It’s happened to the best of us at one time or another: We know that we should probably wait for that hot pizza to cool down before taking a bite, but it just looks so good. Next thing you know – yow! The result is searing pain from a burned tongue, a burned mouth, and sometimes even burned gums.
The next time you find yourself in this embarrassing situation, take heart. There are a number of things you can do to provide immediate relief for the pain and get your burned mouth back to feeling its best. Here are tips from dentists to help you heal and prevent such a burn in the future.
Top Dentist Tips for a Burned Tongue or Mouth
The damage is done – the too-hot food has been consumed, and your burned mouth is in pain. Now what? According to Hadie Rifai, DDS, a dentist with the Cleveland Clinic, step one is to get something cool in your mouth to relieve the pain. “Suck on an ice cube or a frozen Popsicle to help alleviate the burning sensation,” he says. Next, Dr. Rifai says, it’s a good idea to coat your burned tongue or mouth with something soothing that provides another layer of relief.
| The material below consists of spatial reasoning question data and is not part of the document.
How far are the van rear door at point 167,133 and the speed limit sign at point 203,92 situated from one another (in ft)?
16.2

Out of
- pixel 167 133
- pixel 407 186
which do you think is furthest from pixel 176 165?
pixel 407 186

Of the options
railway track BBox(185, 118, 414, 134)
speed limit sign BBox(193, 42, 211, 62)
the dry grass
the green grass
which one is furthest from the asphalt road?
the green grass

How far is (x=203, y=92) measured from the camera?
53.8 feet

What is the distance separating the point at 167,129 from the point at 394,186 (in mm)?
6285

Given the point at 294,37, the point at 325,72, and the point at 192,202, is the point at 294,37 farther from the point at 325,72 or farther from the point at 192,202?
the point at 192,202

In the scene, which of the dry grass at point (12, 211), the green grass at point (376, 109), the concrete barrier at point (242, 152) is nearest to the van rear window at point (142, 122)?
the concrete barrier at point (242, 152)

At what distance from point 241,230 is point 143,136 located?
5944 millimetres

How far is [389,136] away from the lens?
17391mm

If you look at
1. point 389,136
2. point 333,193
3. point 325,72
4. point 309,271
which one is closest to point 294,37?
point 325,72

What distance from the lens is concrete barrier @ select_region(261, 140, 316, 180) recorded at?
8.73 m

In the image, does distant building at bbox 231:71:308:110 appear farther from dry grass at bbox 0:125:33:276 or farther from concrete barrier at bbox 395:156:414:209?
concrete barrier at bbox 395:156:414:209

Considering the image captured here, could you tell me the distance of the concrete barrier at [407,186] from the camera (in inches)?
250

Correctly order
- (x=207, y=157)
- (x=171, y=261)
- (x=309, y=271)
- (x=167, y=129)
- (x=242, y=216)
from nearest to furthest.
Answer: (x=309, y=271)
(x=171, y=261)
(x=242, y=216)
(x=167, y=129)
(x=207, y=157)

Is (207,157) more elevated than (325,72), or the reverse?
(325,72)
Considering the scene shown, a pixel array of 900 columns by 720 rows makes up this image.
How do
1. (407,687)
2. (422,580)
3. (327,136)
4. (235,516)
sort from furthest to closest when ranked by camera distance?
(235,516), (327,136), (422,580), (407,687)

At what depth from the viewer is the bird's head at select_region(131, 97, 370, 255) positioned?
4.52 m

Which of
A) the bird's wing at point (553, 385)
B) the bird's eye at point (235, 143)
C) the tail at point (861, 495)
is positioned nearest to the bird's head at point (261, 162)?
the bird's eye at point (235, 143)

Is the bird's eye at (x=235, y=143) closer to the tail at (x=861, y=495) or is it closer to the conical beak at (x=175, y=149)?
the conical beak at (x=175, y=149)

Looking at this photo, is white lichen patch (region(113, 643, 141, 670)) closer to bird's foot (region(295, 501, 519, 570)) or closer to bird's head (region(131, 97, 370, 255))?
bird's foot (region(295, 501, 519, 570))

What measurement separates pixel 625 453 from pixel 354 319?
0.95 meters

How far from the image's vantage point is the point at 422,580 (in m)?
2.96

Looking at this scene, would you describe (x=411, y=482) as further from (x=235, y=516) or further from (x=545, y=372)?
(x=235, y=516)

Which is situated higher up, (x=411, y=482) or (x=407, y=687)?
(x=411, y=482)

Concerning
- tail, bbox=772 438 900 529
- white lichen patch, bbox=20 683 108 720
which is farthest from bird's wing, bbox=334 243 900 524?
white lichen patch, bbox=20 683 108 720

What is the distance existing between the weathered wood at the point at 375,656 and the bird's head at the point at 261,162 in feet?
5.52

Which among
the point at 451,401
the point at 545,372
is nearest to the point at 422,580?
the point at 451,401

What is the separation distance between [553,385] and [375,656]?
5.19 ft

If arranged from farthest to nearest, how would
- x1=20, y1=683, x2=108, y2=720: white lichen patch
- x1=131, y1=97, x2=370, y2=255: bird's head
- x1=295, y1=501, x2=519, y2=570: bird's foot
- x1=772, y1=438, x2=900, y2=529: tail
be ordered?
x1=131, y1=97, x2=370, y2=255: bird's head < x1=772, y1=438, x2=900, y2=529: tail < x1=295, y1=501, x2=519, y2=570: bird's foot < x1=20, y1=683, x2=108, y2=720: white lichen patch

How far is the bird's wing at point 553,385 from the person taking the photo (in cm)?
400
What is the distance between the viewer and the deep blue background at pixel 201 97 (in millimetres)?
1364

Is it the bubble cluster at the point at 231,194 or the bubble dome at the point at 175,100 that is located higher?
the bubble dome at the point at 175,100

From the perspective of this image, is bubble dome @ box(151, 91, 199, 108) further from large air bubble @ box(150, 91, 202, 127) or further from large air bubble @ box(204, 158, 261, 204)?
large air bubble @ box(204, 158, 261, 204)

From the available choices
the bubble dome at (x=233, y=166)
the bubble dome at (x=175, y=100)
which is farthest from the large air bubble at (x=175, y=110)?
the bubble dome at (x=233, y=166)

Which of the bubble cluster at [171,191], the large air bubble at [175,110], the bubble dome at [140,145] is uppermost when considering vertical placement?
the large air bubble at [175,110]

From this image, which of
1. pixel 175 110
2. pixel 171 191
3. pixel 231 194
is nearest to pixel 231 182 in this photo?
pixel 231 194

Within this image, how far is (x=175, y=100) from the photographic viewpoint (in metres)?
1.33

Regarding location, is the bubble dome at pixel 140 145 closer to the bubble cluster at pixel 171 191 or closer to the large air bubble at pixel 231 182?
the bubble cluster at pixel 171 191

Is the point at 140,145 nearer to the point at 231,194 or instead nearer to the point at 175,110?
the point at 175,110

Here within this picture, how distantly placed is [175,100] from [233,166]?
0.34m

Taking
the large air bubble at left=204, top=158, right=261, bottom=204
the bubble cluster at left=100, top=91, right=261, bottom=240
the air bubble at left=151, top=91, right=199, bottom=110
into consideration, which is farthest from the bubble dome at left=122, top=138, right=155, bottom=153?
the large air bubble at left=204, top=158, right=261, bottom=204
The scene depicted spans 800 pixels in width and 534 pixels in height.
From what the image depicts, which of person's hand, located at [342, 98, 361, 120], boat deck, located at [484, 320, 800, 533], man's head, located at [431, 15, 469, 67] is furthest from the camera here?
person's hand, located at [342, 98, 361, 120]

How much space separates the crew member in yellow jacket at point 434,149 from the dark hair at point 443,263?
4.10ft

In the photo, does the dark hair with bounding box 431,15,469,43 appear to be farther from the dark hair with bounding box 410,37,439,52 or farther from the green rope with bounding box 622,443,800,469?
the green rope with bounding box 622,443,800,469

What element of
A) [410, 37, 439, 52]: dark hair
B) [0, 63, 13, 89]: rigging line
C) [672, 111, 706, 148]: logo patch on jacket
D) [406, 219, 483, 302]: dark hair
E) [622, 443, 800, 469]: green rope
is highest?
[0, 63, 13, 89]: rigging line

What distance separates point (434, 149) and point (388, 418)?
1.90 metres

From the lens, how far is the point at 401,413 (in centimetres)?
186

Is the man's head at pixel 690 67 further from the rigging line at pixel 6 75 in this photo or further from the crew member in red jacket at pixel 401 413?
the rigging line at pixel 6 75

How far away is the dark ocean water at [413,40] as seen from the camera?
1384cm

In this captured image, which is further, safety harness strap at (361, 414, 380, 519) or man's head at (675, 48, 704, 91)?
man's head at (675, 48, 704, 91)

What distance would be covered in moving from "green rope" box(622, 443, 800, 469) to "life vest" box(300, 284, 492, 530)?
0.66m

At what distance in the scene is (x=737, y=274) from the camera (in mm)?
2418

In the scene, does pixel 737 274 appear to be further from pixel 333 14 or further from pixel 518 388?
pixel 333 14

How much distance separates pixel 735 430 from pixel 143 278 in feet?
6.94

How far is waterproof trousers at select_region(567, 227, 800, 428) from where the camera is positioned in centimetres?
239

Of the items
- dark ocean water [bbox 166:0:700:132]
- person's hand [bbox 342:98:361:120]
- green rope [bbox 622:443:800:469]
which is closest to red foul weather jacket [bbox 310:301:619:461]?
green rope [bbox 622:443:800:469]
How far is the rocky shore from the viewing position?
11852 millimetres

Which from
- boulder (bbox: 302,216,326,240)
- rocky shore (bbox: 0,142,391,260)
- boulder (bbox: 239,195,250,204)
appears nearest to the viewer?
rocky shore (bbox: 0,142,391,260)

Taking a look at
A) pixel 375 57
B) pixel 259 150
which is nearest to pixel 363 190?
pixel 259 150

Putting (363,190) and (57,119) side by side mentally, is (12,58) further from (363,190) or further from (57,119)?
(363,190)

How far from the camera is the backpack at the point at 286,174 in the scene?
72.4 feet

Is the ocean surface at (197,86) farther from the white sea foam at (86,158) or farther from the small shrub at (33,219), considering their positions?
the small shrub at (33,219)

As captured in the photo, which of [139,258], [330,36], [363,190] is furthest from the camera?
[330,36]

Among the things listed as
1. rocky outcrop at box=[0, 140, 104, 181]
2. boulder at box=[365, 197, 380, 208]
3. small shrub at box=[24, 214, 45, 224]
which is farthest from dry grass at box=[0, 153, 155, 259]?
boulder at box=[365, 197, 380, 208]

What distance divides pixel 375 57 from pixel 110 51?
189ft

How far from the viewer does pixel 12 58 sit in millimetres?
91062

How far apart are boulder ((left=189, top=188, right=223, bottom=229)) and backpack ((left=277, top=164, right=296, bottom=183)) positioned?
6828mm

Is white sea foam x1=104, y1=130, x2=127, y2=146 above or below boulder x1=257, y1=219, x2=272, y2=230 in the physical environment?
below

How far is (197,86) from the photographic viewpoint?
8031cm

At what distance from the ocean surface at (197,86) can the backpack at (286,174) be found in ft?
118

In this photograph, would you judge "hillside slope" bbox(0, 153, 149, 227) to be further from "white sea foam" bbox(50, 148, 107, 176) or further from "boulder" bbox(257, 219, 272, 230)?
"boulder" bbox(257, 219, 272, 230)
Milk is an excellent choice because of its coating action.
Once you’ve taken these steps for immediate relief, it’s time to turn to over-the-counter medications to directly treat the burned tongue and mouth. “Acetaminophen, ibuprofen, or other pain medicine are all fine choices,” says Steve Krendl, DDS, of Hopewell Dental Care in New Jersey. “A product called Orabase that acts as a film to cover and soothe the area temporarily can be used.”
As your burned mouth begins to heal, you want to steer clear of certain foods that could make the pain worse. Rifai suggests that you “avoid sharp, crunchy foods or foods that may be spicy or contain citrus and could exacerbate the lesion.”
Also, there are a few simple strategies that can help speed healing as you wait for the hurt to subside. “A remedy is to squeeze a 1,000 IU vitamin E capsule over the burn; it helps to regenerate healthy skin and tissue,” says Shila Yazdani, DDS, a cosmetic dentistry specialist in the Washington, D.C., area. Above all, resist touching the burned area. “Keep it clean, brush your teeth, and give it time to heal,” she adds. “Your body is remarkably capable of fixing itself.”
If despite all your efforts, the burn or pain persists for seven days or more or worsens, Rifai suggests that you seek medical attention.
Preventing Future Burns
To avoid a burned tongue or mouth in the future, dentists say that the best strategy is simply to use common sense, especially when foods and beverages look piping hot or come straight from the stove top or oven. And be extra careful with hot drinks and hot foods, says Aurelio Alonso, DDS, Ph.D., an assistant professor at the Case Western Reserve University School of Dental Medicine. “Small sips or small bites may prevent you from getting larger burns,” he notes.